Alıntı metin:
-=-=-

Duygusal kırılma, şiddettir
Seviliyor ama saygı görmüyorsa kadın? Kendini parçalasa da değiştiremiyorsa yazgısını. Yılmıyor yine de, sonu gelse de, sondan başlıyor yeniden!
Yazgülü AldoğanOyun pek çok açıdan değerli, bir kadın şair, Nurduran Duman tarafından yazılmış, kendi deyimiyle “kadın meselesi”ne bakış açısı artık klişeleşmiş fiziksel şiddet, cinayet biçiminde değil. Kadınların farklı sorunları farklı yaşayabileceklerine, “kendini gerçekleme çabasında, duygusal, düşünsel, düşsel olarak yalnız bırakılan çağdaş kadın hikâyesine” dikkat çekiyor. Böylece kadının yaşadığı “entelektüel yalnızlığıyla katlanmış bir duygu kırıklığına” çok çağdaş bir yorum getiriyor, ki “Bu duygusal kırılma da fiziki şiddet kadar önemlidir” diyor psikolog Cenk Erdem.

-=-=-

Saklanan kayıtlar
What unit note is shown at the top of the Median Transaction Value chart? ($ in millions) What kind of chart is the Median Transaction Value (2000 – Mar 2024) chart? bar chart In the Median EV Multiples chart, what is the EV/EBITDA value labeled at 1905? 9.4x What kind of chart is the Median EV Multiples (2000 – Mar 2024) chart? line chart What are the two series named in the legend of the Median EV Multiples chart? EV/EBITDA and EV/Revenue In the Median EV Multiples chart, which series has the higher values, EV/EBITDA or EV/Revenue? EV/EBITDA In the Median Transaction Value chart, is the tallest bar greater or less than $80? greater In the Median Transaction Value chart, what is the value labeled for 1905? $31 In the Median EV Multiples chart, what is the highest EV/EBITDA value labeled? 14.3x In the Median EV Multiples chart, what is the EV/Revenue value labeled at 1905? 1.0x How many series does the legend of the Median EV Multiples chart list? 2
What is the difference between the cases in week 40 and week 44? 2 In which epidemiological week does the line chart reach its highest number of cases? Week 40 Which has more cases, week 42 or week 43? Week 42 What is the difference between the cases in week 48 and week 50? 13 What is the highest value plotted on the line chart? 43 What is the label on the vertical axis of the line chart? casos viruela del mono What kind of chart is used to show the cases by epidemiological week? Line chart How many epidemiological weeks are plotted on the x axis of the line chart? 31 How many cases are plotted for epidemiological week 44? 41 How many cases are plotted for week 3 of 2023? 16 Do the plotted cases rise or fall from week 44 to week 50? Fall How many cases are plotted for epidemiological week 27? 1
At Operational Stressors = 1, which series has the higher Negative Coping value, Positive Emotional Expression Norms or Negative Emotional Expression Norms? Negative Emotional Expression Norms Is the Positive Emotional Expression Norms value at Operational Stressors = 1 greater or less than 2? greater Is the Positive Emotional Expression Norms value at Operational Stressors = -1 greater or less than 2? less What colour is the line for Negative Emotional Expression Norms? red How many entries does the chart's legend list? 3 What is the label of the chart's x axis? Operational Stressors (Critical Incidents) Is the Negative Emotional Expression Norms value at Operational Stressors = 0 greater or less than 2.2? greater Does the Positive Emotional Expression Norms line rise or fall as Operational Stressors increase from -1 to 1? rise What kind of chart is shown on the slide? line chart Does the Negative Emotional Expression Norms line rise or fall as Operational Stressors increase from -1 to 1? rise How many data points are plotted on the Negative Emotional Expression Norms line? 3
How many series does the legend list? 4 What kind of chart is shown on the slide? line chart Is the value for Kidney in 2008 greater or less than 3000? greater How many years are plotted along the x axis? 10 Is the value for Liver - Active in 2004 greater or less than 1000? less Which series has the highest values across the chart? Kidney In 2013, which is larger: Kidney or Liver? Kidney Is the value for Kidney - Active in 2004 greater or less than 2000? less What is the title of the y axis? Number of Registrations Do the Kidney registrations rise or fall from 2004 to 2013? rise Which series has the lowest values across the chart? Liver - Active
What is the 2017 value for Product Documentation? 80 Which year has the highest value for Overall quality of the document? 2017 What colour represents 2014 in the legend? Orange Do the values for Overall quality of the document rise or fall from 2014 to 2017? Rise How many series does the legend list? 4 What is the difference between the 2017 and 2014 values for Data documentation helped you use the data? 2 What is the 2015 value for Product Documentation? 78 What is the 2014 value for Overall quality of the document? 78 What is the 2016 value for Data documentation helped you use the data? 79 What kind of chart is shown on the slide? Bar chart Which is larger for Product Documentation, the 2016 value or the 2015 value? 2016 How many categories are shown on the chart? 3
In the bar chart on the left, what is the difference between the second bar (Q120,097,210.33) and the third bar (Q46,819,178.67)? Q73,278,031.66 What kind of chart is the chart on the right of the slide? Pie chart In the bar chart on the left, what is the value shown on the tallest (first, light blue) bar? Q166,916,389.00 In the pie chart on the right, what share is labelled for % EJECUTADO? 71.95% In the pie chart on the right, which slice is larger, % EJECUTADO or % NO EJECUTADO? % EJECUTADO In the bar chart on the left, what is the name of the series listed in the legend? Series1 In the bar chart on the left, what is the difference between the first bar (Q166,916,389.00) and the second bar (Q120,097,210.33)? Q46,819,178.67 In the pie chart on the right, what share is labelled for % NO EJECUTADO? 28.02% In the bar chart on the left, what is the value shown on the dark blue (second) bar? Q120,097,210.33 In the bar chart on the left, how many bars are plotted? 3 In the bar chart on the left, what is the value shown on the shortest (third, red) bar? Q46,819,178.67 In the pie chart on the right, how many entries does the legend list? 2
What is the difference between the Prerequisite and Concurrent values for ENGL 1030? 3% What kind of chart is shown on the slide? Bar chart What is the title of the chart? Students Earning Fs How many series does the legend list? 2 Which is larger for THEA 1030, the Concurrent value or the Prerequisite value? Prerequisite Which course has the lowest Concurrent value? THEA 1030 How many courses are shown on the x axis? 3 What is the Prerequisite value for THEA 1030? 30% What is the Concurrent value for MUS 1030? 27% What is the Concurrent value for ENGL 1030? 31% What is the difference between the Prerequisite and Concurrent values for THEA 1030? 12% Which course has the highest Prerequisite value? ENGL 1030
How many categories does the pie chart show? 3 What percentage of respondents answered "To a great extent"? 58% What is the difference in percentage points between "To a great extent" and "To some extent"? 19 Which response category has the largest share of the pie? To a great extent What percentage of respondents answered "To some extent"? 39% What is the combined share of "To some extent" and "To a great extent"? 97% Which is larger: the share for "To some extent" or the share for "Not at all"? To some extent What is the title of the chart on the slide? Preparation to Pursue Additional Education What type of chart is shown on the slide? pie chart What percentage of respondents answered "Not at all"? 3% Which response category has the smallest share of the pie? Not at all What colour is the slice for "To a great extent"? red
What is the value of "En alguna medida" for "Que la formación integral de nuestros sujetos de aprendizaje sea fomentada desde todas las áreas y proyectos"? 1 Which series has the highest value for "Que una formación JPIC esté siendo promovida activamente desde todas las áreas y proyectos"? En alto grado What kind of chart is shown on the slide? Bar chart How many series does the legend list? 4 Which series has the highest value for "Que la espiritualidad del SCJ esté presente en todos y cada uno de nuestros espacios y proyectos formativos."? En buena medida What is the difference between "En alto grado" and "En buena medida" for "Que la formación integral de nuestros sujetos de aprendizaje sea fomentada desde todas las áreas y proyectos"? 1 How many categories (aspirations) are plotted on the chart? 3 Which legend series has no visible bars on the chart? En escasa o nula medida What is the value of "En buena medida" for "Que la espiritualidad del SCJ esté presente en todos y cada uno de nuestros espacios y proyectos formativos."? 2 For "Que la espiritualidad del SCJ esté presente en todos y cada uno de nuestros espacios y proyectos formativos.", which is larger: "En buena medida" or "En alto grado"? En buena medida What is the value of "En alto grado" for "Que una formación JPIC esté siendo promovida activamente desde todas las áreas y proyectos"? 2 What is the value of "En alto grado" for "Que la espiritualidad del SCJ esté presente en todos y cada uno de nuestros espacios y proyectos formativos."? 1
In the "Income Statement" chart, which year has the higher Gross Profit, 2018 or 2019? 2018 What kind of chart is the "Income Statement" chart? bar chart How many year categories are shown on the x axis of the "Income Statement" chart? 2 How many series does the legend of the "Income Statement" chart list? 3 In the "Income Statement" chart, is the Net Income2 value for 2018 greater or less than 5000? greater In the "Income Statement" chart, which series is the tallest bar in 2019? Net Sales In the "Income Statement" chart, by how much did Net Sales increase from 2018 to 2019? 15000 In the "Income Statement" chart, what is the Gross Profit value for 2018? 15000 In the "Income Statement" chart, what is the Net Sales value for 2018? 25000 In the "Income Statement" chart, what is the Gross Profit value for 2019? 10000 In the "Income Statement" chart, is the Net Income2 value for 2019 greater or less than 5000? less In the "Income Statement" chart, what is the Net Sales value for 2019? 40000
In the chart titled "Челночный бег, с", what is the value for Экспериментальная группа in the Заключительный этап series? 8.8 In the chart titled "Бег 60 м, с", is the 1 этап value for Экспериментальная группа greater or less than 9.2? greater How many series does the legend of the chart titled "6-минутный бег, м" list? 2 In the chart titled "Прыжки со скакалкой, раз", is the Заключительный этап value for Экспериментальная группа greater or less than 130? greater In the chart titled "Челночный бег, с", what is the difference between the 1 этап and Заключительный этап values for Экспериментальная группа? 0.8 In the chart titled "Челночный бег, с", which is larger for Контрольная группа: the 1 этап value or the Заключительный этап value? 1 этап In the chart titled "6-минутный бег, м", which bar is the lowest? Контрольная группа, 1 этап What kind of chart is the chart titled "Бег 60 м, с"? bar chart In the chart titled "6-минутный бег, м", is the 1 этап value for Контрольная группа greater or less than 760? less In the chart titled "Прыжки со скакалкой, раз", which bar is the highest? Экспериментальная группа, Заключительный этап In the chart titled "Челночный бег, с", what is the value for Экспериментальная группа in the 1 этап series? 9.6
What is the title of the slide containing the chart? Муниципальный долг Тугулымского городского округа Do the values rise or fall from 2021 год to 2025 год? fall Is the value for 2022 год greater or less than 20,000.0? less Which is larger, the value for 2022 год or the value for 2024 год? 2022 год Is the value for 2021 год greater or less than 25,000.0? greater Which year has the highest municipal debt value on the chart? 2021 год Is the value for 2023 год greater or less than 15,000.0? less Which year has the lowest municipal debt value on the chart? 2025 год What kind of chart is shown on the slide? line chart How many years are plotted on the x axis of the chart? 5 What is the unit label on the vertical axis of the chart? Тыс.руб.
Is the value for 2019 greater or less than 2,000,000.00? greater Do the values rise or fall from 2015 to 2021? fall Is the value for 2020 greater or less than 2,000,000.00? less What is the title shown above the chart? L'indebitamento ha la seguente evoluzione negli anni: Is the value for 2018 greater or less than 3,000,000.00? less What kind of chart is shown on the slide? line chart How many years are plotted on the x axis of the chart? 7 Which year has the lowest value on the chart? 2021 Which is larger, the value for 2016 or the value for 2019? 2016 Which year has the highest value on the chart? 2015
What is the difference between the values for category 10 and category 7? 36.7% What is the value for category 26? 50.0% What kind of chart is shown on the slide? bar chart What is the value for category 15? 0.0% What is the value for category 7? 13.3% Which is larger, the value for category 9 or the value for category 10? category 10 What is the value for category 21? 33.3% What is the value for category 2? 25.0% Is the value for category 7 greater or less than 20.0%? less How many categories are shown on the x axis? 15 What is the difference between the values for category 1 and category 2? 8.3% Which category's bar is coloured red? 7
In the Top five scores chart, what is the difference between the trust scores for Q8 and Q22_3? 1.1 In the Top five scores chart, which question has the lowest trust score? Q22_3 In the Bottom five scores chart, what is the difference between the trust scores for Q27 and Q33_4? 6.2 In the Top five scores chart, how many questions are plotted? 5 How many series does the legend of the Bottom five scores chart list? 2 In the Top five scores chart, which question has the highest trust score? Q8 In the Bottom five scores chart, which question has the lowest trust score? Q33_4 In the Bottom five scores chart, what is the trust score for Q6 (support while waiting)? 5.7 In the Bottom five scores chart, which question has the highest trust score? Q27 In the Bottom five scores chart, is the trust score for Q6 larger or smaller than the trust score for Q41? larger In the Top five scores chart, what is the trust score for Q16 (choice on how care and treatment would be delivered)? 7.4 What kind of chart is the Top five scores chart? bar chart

-=-=-

Görev maddesi A: Duygusal kırılma üzerine olan alıntı metne göre oyunun yazarı kimdir?
Görev maddesi B: Duygusal kırılma üzerine olan alıntı metindeki "Yılmıyor yine de, sonu gelse de, sondan başlıyor yeniden!" cümlesini İngilizceye çevirin.
Görev maddesi C: Duygusal kırılma üzerine olan alıntı metni, psikolog Cenk Erdem'in sözlerinden sonra devam ettirin.

Yanıt bölümü A: Oyunu kadın şair Nurduran Duman yazmıştır.

Yanıt bölümü B: Yet she does not give up; even if the end comes, she starts over again from the end!

Yanıt bölümü C:
SONU BAŞLANGICI
Kadın, içine kapanıyor, sevdiğinin sayısız çağrılarını, mesajlarını, kapılara gelmelerini reddediyor, kendini tüketiyor ama yılmıyor, ‘kendini gerçekleyebilmek, varlığını hayata geçirebilmek için bir son ile başlangıç çemberinde dönüp duruyor.’ Bunun için de “Sonum başlangıcımdır” diyor. Bu çok şairane, çok duygusal, bir yandan da sert, başkaldıran metne, yönetmen Halil Akarsuy’un da katkısı büyük olmuş. Kadın şairimiz az, Nurduran Duman, hem şair hem oyun yazıyor, ama şairane; kolay bir metin değil yazdığı. Halil Akarsu, bu farklı kadın çığlığını duyurmak için tek bir oyuncuyla yetinmemiş, üç kadına paylaştırmış anlatmayı; bir kişinin monologu, tirad değil sonuç olarak, evrensel bir kadın sorunu.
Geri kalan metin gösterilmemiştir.